24/07/2024 (modifier)
Par Charly
Note: 4/5
Couverture de la série Le Sculpteur
Le Sculpteur

L’histoire explore le processus créatif et les sacrifices que l’artiste David Smith est prêt à faire pour réaliser son rêve. Les débats sur l’art, la célébrité et la quête de sens sont bien développés. La rencontre entre David et Meg apporte une dimension émotionnelle à l’histoire. Leur lien est poignant et réaliste. McCloud applique ses théories sur la bande dessinée avec brio. Le découpage, la mise en page et la bichromie sont excellents. Certains passages traînent un peu en longueur, mais l’ensemble reste plaisant à lire.

24/07/2024 (modifier)
Par Charly
Note: 5/5
Couverture de la série Before Watchmen - Minutemen
Before Watchmen - Minutemen

Lorsque j'ai ouvert "Before Watchmen: Minutemen", j'ai été immédiatement plongé dans l'univers des années 40. Le dessin rétro de Darwyn Cooke m'a transporté dans une époque où les super-héros étaient encore des pionniers, des aventuriers costumés prêts à défendre la justice.
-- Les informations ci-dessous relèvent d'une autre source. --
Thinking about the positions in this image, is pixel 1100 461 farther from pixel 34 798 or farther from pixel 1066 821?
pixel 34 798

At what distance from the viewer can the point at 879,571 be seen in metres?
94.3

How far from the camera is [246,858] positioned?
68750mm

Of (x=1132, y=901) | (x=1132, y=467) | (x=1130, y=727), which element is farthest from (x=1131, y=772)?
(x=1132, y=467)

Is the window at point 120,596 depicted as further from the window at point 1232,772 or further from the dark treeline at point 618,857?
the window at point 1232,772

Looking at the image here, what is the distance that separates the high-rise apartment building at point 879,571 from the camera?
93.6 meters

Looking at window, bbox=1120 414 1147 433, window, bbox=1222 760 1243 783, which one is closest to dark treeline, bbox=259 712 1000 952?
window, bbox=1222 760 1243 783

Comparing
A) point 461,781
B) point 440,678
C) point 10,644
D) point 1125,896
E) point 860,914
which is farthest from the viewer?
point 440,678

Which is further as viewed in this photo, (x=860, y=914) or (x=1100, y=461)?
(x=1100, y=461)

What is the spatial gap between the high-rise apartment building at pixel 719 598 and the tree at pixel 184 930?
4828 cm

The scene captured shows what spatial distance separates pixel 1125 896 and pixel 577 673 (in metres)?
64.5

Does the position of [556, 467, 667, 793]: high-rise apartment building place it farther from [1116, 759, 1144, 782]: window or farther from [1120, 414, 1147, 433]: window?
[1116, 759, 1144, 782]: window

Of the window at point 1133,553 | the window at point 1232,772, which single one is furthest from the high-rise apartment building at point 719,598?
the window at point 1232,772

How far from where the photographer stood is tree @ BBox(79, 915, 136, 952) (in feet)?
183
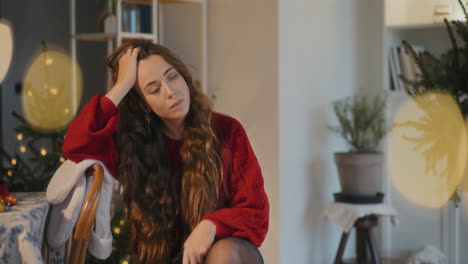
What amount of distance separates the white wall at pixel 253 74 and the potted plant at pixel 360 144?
1.24 feet

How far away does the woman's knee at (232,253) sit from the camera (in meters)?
1.64

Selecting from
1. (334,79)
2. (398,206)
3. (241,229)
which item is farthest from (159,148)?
(398,206)

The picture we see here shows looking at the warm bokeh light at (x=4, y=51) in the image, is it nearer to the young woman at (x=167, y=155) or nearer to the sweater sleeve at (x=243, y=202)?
the young woman at (x=167, y=155)

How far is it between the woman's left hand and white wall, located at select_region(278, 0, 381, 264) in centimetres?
160

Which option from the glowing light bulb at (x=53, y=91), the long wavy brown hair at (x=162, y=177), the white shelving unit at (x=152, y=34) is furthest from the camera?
the white shelving unit at (x=152, y=34)

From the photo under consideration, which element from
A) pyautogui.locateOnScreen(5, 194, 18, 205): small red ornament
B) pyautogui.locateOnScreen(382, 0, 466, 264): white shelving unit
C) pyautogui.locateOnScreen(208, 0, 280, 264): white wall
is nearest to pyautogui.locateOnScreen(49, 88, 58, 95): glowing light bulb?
pyautogui.locateOnScreen(208, 0, 280, 264): white wall

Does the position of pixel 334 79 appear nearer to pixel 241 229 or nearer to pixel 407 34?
pixel 407 34

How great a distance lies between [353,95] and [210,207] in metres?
2.17

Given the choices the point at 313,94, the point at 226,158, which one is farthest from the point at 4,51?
the point at 313,94

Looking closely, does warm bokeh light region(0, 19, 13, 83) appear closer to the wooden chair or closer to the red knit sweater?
the red knit sweater

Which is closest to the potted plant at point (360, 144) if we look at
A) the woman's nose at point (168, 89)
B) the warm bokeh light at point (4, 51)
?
the woman's nose at point (168, 89)

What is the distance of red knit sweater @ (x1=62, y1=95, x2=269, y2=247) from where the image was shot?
1.73m

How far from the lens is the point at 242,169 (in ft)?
6.08

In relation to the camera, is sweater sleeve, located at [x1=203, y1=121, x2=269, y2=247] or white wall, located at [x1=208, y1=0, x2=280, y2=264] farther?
white wall, located at [x1=208, y1=0, x2=280, y2=264]
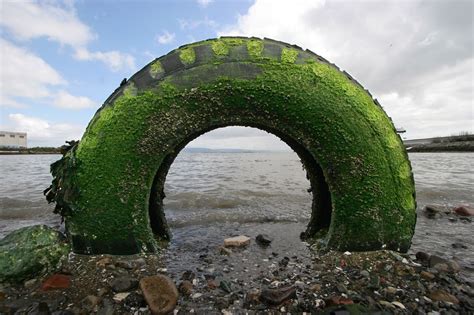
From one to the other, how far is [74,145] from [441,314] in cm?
326

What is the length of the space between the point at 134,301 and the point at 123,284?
0.81 feet

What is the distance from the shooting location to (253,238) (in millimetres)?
3742

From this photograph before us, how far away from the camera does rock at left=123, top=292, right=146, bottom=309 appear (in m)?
2.13

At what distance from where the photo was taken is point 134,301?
217 centimetres

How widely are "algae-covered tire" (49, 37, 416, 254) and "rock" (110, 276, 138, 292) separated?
17.5 inches

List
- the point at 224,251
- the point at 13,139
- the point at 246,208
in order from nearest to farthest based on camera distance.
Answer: the point at 224,251 → the point at 246,208 → the point at 13,139

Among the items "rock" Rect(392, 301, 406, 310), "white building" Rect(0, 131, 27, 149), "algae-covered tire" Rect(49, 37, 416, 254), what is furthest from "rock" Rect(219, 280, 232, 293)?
"white building" Rect(0, 131, 27, 149)

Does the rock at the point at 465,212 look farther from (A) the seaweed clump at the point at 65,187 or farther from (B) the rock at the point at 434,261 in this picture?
(A) the seaweed clump at the point at 65,187

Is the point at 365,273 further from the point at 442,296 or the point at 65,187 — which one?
the point at 65,187

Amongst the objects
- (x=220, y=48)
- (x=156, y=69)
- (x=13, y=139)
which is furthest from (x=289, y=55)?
(x=13, y=139)

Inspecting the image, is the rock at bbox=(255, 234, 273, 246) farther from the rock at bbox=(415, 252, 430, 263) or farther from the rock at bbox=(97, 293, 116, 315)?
the rock at bbox=(97, 293, 116, 315)

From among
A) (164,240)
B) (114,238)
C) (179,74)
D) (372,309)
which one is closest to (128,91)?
(179,74)

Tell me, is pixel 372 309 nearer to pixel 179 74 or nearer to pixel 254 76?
pixel 254 76

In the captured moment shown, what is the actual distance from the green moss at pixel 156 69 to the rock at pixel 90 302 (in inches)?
71.2
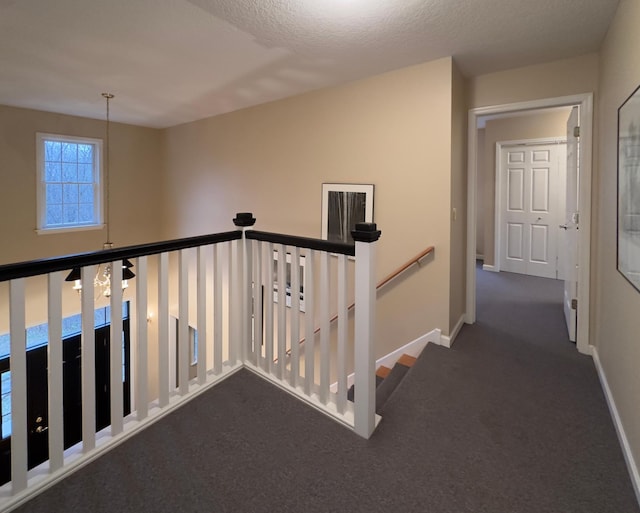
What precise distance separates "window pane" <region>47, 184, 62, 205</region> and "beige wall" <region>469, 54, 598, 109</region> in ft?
18.0

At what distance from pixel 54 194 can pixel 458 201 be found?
5.42m

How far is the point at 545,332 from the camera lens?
3.37 meters

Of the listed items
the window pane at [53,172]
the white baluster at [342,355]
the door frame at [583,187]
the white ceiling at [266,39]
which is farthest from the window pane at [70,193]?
the door frame at [583,187]

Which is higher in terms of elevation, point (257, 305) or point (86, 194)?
point (86, 194)

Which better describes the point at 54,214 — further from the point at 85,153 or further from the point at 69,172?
the point at 85,153

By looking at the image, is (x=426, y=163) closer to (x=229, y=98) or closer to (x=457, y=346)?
(x=457, y=346)

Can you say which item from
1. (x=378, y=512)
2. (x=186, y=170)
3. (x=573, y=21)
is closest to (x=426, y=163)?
(x=573, y=21)

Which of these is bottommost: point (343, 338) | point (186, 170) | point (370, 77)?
point (343, 338)

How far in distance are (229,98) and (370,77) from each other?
1765 mm

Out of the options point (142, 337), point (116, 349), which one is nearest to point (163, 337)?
point (142, 337)

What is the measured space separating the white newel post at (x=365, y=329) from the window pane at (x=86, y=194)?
5.28 metres

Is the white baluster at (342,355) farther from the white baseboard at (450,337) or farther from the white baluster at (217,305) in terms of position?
the white baseboard at (450,337)

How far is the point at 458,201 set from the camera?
10.5 feet

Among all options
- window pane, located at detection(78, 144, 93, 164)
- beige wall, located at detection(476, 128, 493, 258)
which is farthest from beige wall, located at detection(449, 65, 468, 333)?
window pane, located at detection(78, 144, 93, 164)
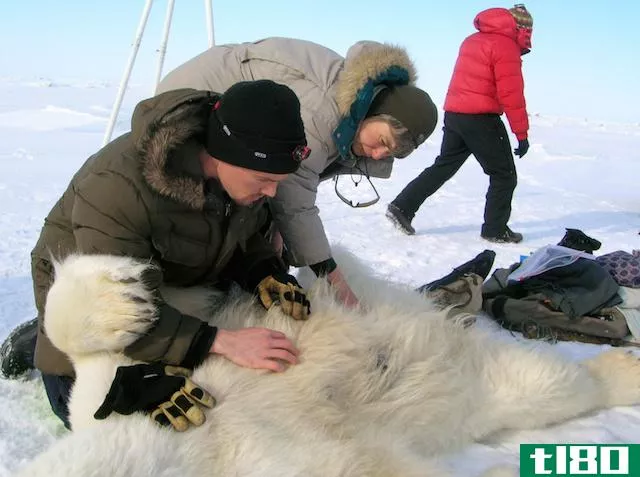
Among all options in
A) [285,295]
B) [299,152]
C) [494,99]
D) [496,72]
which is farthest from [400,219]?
[299,152]

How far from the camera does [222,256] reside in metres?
2.05

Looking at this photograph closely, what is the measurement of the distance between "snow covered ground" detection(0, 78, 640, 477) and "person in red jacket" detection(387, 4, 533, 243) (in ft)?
1.42

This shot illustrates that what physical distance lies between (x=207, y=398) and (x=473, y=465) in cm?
101

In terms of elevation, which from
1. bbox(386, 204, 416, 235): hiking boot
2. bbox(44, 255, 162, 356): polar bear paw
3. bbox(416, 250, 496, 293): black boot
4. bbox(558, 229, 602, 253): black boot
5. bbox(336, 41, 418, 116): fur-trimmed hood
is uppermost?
bbox(336, 41, 418, 116): fur-trimmed hood

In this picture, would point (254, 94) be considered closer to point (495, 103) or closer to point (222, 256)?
point (222, 256)

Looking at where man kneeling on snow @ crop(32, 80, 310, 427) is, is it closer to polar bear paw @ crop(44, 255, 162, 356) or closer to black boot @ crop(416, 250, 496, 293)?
polar bear paw @ crop(44, 255, 162, 356)

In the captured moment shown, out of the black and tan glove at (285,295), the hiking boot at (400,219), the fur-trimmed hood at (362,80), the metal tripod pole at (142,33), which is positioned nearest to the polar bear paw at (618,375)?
the black and tan glove at (285,295)

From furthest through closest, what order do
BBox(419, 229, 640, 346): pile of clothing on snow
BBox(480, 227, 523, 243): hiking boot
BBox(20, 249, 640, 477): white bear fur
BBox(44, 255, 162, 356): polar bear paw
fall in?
1. BBox(480, 227, 523, 243): hiking boot
2. BBox(419, 229, 640, 346): pile of clothing on snow
3. BBox(44, 255, 162, 356): polar bear paw
4. BBox(20, 249, 640, 477): white bear fur

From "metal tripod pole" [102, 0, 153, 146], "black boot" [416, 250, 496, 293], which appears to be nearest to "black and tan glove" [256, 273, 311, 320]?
"black boot" [416, 250, 496, 293]

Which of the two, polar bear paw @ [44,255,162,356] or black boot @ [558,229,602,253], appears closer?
polar bear paw @ [44,255,162,356]

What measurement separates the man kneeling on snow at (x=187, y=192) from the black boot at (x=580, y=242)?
7.57 feet

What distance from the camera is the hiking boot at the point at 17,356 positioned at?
8.00 feet

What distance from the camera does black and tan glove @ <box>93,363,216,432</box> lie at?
1.56 meters

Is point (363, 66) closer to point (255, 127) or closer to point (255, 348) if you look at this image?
point (255, 127)
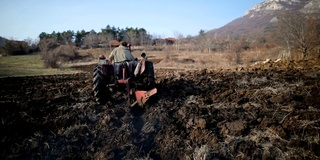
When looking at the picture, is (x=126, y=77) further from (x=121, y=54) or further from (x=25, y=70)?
(x=25, y=70)

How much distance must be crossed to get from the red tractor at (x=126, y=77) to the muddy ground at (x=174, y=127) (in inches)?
14.0

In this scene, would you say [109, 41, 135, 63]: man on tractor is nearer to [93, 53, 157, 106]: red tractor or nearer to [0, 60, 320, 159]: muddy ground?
[93, 53, 157, 106]: red tractor

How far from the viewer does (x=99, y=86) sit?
6.30m

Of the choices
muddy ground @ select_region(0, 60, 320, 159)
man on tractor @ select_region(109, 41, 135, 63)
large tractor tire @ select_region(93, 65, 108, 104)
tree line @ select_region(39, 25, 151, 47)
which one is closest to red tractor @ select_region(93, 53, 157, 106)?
large tractor tire @ select_region(93, 65, 108, 104)

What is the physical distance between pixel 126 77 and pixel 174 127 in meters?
2.13

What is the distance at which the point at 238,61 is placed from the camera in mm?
23281

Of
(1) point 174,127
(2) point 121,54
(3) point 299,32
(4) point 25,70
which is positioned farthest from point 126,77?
(4) point 25,70

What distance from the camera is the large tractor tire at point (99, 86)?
630 cm

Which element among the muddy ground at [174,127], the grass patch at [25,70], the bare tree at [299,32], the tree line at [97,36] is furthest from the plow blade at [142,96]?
the tree line at [97,36]

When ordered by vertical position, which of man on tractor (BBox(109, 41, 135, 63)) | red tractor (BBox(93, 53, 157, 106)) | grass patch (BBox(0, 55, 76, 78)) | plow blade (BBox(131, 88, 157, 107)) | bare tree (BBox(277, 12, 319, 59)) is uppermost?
bare tree (BBox(277, 12, 319, 59))

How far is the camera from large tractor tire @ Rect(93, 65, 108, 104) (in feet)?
20.7

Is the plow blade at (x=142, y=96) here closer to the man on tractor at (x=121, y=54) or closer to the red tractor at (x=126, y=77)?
the red tractor at (x=126, y=77)

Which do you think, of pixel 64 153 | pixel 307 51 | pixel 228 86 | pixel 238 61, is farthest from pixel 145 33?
pixel 64 153

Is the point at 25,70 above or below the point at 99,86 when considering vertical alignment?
below
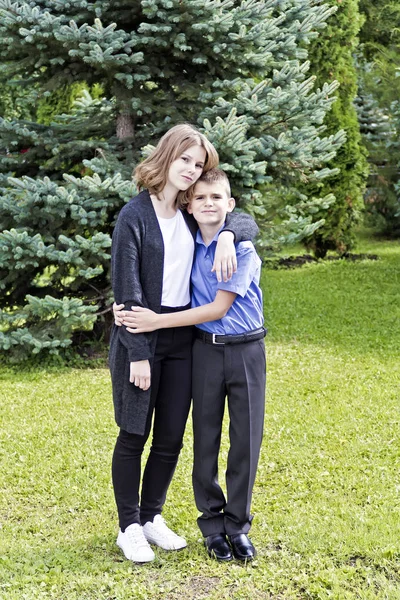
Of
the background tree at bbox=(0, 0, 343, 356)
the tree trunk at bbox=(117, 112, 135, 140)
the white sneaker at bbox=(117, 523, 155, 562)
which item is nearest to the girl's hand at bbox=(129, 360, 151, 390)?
the white sneaker at bbox=(117, 523, 155, 562)

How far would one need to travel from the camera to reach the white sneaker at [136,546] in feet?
10.3

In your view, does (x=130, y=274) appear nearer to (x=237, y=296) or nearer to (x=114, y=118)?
Result: (x=237, y=296)

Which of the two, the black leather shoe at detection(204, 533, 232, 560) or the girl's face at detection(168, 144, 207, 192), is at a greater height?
the girl's face at detection(168, 144, 207, 192)

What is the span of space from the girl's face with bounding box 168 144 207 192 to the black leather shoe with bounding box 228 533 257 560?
1.52 meters

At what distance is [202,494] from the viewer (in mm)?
3201

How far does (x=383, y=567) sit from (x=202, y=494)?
33.0 inches

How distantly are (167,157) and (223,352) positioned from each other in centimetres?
83

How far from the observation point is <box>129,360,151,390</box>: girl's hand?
289 centimetres

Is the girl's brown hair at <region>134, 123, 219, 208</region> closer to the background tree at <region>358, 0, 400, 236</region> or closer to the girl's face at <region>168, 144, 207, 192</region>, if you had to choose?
the girl's face at <region>168, 144, 207, 192</region>

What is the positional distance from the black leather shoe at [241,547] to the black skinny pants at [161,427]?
404 mm

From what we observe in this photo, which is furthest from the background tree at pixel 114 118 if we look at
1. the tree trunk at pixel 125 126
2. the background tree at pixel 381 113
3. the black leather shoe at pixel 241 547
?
the background tree at pixel 381 113

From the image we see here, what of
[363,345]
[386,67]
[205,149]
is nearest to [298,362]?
[363,345]

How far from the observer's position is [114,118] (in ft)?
21.9

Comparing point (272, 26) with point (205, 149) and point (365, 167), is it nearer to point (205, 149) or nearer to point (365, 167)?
point (205, 149)
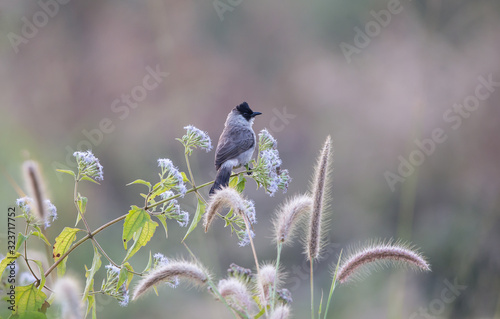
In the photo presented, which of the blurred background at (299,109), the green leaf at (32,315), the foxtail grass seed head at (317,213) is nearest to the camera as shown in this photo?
the green leaf at (32,315)

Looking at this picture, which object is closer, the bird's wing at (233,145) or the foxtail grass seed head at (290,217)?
the foxtail grass seed head at (290,217)

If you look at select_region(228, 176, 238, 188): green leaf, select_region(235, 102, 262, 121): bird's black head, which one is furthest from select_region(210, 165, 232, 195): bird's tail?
select_region(235, 102, 262, 121): bird's black head

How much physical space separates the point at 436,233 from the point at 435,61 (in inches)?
97.4

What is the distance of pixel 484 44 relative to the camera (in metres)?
7.16

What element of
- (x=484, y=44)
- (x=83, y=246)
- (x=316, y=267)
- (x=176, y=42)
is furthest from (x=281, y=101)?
(x=83, y=246)

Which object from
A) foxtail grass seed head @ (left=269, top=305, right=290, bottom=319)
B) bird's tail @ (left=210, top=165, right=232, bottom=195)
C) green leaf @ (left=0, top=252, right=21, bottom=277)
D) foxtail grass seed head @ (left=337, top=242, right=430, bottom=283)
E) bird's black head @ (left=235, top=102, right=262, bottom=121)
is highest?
bird's black head @ (left=235, top=102, right=262, bottom=121)

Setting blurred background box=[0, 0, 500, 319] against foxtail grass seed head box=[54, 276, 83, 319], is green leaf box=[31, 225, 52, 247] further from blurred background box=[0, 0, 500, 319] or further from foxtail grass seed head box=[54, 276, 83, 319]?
blurred background box=[0, 0, 500, 319]

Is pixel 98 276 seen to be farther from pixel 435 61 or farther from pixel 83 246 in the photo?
pixel 435 61

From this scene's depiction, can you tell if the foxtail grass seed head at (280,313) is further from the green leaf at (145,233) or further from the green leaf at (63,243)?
the green leaf at (63,243)

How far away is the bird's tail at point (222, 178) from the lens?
108 inches

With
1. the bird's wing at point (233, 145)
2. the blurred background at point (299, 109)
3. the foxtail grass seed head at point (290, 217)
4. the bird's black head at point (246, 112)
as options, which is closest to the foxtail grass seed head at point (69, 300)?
the foxtail grass seed head at point (290, 217)

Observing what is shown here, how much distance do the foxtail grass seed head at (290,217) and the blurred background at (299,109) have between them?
12.6ft

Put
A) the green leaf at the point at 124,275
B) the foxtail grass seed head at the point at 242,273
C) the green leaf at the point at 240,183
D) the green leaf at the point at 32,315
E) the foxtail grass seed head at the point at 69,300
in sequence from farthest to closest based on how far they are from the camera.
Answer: the green leaf at the point at 240,183 → the foxtail grass seed head at the point at 242,273 → the green leaf at the point at 124,275 → the green leaf at the point at 32,315 → the foxtail grass seed head at the point at 69,300

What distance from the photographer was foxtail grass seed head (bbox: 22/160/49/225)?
134cm
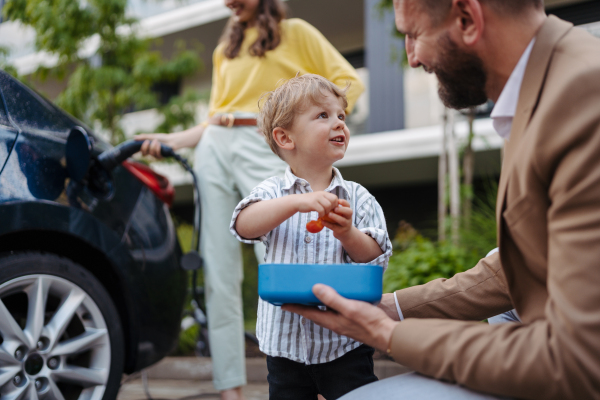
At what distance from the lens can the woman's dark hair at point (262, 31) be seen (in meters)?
2.44

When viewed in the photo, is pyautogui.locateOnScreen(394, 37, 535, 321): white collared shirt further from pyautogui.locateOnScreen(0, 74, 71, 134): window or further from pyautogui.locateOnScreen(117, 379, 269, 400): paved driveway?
pyautogui.locateOnScreen(117, 379, 269, 400): paved driveway

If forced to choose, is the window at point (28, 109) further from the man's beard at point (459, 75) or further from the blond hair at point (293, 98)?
the man's beard at point (459, 75)

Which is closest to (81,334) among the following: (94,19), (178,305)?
(178,305)

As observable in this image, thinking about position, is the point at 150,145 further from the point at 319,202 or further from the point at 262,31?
the point at 319,202

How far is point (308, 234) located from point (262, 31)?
1.26 m

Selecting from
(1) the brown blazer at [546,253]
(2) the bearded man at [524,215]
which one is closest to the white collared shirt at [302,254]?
(2) the bearded man at [524,215]

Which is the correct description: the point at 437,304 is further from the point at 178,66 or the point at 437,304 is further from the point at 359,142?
the point at 359,142

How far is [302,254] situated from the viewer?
1.56 m

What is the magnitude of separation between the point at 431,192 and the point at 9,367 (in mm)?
8519

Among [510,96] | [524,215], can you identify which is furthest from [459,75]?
[524,215]

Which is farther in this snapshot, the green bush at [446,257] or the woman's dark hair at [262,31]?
the green bush at [446,257]

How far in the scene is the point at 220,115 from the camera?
248 centimetres

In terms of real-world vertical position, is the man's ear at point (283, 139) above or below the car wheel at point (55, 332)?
above

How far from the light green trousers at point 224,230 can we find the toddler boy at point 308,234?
77cm
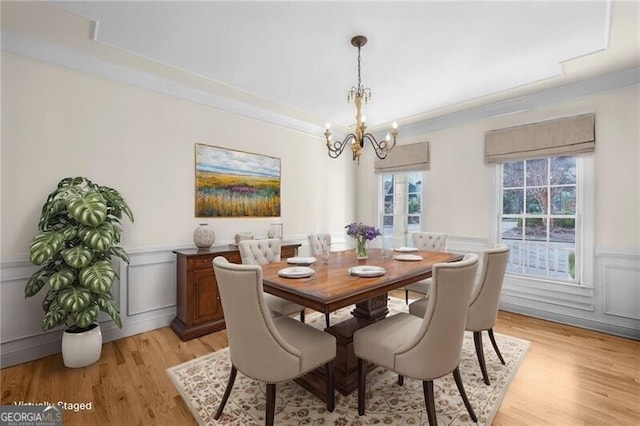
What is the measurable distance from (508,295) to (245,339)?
11.8ft

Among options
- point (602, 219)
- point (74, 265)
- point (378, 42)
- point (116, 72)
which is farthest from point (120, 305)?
point (602, 219)

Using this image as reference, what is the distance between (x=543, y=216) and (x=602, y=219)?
533mm

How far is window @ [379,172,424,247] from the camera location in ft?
15.9

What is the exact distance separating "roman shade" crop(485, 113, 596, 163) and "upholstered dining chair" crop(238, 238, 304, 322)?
310cm

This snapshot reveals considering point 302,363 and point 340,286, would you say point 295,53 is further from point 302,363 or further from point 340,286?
point 302,363

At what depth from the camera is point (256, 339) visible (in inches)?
61.9

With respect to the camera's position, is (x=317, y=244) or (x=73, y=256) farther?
(x=317, y=244)

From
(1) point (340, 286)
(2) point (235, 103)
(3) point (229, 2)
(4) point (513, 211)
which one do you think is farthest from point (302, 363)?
(4) point (513, 211)

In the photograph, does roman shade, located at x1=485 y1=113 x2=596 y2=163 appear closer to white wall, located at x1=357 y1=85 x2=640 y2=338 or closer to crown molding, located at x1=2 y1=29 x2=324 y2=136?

Derrière leurs masques, les Minutemen avaient des personnalités complexes, avec des secrets, des conflits internes et des motivations variées. Certains cherchaient la notoriété, tandis que d’autres luttaient pour la justice. Le récit explore les aspects sombres du groupe, y compris des révélations sur les abus, la dépression, l’alcoolisme et la sexualité. Il montre que les super-héros ne sont pas toujours des modèles de vertu. L'intrigue sombre et réaliste m'a tenue en haleine. Les Minutemen ne sont pas des héros parfaits, mais des individus complexes avec leurs failles et leurs démons intérieurs. Les révélations sur leur passé ont ajouté une profondeur inattendue à l'histoire. En lisant cette bande dessinée, j'ai ressenti une nostalgie pour une époque que je n'ai jamais connue. Les pages se sont enchaînées, et j'ai été captivé par les dilemmes moraux auxquels les Minutemen étaient confrontés.